Bandura’s “Parental Self-Efficacy Scale” is designed to provide insights into the challenges parents face in influencing their children’s academic development. The scale prompts parents to rate their confidence in their ability to execute specific tasks known to be related to their child’s academic growth:

Parental Self-Efficacy

For instance, one of the items on the scale asks parents to assess their confidence in their ability to “Get your children to see school as valuable”. Another asks about their ability to, “Help your children’s school get the educational materials and equipment they need.” This focus on specific tasks, rather than a generalized sense of parenting capability, allows for a more nuanced understanding of where a parent might feel confident and where they might feel they need support or lack resources.

When creating self-efficacy scales, there are a few keys to remember:

Personal Self-Development Setting:

  1. Be Specific: Focus on particular domains or tasks you want to improve in, rather than general areas.
  2. Use Gradations: Measure self-efficacy against varying levels of task demands.
  3. Regularly Update: As you grow and change, adjust your scale to reflect new challenges or areas of interest.
  4. Avoid Vagueness: General or broad questions can lead to overgeneralization and less actionable insights.
  5. Don’t Overcomplicate: The scale should be easy to understand and use.
  6. Avoid Negative Framing: Frame statements positively to encourage growth and development.

Group or Class Setting (Education/Training/Rehabilitation):

  1. Tailor to the Audience: Understand the needs and challenges of your target group and create scales relevant to them.
  2. Provide Clear Instructions: Ensure participants know how to use the scale and what is expected of them.
  3. Seek Feedback: Regularly check in with participants to ensure the scale remains relevant and useful.
  4. Avoid One-Size-Fits-All: Different groups have different needs.

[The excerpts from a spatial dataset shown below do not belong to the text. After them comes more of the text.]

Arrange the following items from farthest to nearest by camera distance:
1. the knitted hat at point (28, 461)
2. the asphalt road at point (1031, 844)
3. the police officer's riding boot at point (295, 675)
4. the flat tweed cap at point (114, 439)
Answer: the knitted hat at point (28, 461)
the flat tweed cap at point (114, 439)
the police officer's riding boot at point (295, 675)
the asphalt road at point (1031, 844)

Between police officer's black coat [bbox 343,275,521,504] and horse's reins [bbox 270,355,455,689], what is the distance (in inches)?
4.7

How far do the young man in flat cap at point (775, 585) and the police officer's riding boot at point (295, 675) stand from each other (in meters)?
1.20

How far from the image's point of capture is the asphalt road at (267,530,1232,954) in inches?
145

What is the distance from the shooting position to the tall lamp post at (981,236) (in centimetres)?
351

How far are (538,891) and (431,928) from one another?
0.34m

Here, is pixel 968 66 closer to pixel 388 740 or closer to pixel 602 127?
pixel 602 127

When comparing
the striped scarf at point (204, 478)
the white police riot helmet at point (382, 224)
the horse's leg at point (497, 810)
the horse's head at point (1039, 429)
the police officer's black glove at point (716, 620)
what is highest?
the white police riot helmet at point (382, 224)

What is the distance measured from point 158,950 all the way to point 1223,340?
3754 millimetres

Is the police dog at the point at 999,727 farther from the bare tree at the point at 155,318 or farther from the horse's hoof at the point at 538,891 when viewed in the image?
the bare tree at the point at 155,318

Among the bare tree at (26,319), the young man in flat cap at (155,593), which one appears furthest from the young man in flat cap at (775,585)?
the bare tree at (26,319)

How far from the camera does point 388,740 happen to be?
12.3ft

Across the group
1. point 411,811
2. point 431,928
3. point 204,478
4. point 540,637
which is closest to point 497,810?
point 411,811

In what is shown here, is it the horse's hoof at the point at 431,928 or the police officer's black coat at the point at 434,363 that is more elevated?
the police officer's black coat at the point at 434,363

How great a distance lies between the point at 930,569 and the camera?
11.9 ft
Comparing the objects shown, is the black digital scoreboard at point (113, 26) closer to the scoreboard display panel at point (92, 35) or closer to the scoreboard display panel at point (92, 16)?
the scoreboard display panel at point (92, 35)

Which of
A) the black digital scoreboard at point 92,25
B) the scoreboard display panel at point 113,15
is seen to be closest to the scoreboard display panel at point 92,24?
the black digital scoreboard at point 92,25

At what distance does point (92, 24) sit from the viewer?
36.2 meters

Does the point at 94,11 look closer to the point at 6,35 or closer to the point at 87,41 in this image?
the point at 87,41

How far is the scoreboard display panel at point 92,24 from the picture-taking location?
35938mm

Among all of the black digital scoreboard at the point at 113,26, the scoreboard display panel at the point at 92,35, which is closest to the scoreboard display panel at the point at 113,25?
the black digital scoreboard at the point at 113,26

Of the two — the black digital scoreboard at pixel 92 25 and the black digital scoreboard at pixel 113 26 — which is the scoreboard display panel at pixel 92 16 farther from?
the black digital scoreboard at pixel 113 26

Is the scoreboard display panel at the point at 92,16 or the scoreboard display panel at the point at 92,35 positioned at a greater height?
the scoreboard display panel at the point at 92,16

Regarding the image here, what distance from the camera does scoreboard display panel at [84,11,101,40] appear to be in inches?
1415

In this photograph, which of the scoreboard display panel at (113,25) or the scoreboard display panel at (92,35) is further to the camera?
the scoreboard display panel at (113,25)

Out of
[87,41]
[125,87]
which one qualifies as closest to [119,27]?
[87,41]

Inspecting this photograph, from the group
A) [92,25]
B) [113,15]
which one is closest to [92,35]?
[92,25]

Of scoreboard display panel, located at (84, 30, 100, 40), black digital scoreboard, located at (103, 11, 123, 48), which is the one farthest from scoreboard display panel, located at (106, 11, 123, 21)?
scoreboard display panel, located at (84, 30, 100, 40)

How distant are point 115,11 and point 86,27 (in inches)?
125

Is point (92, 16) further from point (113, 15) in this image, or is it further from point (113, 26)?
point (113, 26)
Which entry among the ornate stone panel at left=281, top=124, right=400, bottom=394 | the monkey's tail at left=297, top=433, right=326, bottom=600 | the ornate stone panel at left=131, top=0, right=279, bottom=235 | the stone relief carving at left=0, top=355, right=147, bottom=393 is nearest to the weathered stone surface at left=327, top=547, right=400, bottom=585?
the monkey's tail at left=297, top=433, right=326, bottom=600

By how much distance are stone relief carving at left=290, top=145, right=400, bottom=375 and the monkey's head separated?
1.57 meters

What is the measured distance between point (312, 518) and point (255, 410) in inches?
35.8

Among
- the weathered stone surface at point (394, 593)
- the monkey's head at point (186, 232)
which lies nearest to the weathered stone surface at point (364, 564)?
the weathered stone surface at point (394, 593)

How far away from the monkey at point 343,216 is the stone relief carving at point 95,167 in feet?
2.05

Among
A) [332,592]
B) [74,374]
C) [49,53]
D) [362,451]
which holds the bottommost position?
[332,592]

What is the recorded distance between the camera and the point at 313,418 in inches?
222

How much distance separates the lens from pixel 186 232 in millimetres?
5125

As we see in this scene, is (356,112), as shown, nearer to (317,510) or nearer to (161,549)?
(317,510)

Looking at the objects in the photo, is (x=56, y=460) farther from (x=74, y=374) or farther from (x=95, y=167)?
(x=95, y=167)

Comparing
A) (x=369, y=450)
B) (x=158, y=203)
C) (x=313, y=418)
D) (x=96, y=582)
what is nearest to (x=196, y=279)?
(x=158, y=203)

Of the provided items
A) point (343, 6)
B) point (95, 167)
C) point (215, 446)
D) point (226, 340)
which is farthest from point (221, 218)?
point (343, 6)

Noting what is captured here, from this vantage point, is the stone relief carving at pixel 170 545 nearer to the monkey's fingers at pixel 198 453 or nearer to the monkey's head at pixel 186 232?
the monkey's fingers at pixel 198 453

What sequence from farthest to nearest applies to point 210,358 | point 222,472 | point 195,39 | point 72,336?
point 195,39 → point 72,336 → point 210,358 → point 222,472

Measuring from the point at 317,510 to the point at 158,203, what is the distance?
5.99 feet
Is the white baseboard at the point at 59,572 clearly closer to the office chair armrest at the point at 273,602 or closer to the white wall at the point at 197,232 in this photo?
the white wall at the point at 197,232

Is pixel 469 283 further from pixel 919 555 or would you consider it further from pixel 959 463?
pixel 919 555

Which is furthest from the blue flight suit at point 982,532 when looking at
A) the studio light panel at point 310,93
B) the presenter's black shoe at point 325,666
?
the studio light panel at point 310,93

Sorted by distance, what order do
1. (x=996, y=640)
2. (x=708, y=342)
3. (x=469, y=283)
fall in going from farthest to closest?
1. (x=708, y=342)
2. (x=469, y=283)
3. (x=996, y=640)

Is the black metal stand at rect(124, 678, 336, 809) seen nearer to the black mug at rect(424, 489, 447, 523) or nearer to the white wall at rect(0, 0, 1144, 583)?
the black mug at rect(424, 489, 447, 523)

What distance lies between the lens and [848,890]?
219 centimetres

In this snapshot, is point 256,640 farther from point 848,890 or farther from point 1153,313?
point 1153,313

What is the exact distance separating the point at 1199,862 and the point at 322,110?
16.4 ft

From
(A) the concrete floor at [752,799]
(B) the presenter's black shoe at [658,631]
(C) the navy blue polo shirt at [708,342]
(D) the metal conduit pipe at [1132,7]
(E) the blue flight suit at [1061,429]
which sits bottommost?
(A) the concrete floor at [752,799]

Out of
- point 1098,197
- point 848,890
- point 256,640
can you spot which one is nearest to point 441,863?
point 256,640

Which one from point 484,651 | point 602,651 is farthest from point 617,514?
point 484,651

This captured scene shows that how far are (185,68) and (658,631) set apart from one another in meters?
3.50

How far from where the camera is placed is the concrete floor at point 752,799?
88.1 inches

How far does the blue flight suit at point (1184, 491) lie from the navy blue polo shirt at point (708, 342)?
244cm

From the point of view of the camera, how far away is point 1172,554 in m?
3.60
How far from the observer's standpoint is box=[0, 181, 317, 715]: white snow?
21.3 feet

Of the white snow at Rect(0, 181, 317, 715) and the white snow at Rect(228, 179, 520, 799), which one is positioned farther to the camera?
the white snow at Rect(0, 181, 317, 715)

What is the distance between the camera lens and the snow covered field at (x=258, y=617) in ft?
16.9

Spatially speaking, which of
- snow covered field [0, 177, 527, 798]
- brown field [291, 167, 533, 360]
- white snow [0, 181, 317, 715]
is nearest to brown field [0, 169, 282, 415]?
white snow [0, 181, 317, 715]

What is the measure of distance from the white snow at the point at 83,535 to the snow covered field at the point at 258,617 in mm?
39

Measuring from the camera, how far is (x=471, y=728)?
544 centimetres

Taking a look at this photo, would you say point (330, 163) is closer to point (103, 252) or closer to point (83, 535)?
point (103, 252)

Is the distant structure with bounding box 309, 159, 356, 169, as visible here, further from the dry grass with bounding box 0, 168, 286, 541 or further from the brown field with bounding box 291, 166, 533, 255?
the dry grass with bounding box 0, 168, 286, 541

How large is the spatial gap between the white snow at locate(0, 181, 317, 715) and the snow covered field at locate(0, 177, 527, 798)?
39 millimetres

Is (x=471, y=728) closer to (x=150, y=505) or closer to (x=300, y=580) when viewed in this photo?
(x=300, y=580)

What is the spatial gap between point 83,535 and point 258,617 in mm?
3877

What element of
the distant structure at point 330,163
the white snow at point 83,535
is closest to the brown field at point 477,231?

Customize scales accordingly.
  5. Don’t Ignore Cultural Differences: Be sensitive to cultural, linguistic, or other differences that might affect responses.
  6. Avoid Overloading: Too many items can be overwhelming. Keep scales concise and focused.

Digital Literacy Self-Efficacy

Using Bandura’s guide as a reference, let’s create a unique “Self-Efficacy Scale for Digital Literacy.”

Digital Literacy is a broad term that encompasses a range of skills, both software and hardware-related. It refers to an individual’s ability to find, evaluate, and communicate information via digital platforms, which includes understanding how to use various digital tools, software, and hardware. Below we’ve created two iterations of this scale, getting more specific in the second version. Both might be useful in different contexts or with different groups of respondents.

Digital Literacy Self-Efficacy, Version 1
Digital Literacy Self-Efficacy, Version 2

Self-efficacy scales also have vast potential for application in soft skills development programs. When designed and used thoughtfully, they can mitigate common problems associated with self-reporting and serve as valuable tools for personalized, effective learning experiences.


While Earl Nightingale laid down the timeless principle that “we become what we think about,” Albert Bandura gave us practical tools to apply it methodically through his work on self-efficacy. Combining these two gems, we get a flexible, powerful framework for achieving success in general.

In essence, Bandura’s concept of self-efficacy offers a powerful lens through which we can view personal and professional development. By breaking down the abstract idea of confidence into specific, measurable beliefs about our capabilities, we can create actionable roadmaps to success. Whether you’re charting your own growth journey or guiding others on theirs, understanding and harnessing self-efficacy can be a game-changer.

So next time you’re confronted with a new task, challenge, or opportunity, remember: it starts in your mind. Equip yourself with set of self-efficacy scales made specifically for your goal, and see how it transforms your path to goal achievement. Ask yourself if you can do it, then get more and more specific until you find your starting point on the path to your next success. Or apply this same tool to your education program and use it with your students. By leveraging tools like self-efficacy scales, you can make anything more achievable.